━━━━━ Material supplied ━━━━━

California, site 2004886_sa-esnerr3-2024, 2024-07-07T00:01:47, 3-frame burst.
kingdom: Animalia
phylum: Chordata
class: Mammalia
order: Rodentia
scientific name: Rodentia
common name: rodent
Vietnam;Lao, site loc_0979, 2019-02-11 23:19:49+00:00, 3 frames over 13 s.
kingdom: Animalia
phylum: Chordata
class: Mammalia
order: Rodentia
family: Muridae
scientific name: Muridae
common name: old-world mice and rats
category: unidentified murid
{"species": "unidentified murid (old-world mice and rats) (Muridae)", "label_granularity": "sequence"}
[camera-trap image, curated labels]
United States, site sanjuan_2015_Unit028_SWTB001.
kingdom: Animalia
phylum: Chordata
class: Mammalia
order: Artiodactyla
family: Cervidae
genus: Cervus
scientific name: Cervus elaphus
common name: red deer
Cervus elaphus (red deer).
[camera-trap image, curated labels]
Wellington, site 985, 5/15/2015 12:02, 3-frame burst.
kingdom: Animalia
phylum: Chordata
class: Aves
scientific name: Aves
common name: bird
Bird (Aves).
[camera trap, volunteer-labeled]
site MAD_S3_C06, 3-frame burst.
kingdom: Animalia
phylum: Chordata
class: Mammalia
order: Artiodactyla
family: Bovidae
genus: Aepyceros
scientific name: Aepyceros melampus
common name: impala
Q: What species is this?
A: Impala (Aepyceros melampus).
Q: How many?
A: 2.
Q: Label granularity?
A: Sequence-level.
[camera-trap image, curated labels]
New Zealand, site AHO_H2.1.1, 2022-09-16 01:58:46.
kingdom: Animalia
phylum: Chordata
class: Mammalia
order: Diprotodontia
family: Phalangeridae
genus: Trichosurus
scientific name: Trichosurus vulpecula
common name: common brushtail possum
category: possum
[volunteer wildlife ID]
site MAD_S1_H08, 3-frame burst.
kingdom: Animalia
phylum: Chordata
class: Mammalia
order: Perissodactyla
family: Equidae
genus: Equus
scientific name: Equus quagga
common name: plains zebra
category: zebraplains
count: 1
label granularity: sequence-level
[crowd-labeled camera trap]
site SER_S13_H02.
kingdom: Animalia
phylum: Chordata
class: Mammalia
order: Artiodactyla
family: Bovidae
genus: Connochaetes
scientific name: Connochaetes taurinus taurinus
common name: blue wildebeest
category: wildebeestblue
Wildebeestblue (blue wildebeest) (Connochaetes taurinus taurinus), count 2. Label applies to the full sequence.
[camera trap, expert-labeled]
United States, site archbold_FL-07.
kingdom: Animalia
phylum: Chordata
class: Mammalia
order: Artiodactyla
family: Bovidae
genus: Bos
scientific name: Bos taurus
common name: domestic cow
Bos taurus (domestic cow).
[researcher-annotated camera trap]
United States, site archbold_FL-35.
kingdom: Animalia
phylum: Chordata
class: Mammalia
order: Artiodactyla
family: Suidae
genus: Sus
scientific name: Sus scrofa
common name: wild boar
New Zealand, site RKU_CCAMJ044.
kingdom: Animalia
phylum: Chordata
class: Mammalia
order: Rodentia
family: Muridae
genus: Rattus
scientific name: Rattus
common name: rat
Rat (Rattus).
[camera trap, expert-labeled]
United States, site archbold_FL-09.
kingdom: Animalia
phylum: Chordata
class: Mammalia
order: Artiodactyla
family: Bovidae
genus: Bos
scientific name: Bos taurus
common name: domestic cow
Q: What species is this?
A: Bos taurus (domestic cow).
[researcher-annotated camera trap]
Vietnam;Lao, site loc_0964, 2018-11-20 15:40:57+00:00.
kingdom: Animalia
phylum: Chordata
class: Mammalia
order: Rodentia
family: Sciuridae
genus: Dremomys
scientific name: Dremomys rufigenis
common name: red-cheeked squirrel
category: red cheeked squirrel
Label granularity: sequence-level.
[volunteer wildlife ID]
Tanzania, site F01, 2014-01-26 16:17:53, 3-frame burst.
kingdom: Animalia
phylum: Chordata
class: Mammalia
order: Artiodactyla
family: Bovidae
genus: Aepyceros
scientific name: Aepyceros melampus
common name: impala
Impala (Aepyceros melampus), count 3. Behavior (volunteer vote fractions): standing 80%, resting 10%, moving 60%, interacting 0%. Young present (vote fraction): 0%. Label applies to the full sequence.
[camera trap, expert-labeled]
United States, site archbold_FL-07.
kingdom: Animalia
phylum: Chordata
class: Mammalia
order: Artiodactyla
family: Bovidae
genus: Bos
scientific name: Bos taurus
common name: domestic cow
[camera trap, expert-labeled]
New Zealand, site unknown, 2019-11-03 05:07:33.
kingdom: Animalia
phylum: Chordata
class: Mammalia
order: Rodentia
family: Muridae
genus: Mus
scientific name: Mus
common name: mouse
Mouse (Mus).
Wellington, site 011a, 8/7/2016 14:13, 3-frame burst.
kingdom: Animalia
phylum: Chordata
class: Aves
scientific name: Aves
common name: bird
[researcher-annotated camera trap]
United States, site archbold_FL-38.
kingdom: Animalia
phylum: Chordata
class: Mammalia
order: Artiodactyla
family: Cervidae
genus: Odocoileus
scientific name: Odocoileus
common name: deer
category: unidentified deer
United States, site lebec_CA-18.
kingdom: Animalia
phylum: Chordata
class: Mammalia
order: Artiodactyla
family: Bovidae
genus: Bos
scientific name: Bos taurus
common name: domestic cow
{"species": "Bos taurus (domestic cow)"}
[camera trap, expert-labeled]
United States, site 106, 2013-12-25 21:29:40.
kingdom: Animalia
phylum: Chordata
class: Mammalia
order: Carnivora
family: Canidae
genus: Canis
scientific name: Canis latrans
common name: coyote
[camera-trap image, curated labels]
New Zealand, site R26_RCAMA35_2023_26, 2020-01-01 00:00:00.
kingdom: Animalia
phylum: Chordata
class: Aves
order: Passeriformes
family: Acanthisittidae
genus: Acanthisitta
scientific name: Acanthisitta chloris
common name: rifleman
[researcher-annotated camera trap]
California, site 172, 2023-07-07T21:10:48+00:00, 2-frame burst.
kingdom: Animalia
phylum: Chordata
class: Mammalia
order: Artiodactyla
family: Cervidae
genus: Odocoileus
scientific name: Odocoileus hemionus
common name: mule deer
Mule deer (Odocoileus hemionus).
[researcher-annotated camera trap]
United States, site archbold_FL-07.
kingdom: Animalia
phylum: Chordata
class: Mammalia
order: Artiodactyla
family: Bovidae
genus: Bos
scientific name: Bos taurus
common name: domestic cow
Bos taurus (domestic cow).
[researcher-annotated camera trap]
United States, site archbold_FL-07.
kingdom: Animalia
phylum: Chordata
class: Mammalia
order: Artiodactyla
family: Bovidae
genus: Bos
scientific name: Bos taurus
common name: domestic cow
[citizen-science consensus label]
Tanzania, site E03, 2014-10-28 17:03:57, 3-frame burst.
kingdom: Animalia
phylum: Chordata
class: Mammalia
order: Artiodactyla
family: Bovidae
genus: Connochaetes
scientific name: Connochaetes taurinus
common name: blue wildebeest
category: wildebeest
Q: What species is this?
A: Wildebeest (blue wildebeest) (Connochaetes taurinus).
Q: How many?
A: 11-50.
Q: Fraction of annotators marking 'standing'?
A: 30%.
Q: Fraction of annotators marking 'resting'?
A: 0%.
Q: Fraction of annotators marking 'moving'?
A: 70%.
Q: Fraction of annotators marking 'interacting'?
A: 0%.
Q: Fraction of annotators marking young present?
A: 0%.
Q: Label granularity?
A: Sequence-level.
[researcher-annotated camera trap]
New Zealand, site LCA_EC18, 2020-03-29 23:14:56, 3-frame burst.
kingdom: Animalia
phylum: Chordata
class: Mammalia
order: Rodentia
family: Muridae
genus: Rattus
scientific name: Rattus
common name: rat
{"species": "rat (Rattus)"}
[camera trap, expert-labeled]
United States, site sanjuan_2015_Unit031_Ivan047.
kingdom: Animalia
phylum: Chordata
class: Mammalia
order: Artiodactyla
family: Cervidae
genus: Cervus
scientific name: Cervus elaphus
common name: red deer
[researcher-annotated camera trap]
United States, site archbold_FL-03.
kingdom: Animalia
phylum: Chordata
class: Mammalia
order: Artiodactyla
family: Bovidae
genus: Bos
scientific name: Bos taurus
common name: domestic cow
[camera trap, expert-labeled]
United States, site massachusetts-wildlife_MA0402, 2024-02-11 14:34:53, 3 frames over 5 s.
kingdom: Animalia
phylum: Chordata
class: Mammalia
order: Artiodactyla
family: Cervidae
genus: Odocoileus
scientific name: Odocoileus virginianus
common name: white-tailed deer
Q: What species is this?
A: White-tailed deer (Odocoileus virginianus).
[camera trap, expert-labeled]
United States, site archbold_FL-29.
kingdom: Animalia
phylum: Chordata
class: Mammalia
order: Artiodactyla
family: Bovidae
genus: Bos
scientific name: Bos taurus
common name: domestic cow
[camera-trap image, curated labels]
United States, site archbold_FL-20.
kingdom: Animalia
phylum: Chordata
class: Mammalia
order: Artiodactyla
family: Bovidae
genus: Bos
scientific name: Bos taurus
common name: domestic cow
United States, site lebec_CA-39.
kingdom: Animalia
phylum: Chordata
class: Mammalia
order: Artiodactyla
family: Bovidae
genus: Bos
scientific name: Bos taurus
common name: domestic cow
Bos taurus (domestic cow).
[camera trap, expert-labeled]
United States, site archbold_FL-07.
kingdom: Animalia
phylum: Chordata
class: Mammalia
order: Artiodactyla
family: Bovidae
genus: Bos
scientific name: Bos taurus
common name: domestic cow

━━━━━

Task instructions: Across the listing, how many lines contain "over"? State the number and nothing else.

Task output: 2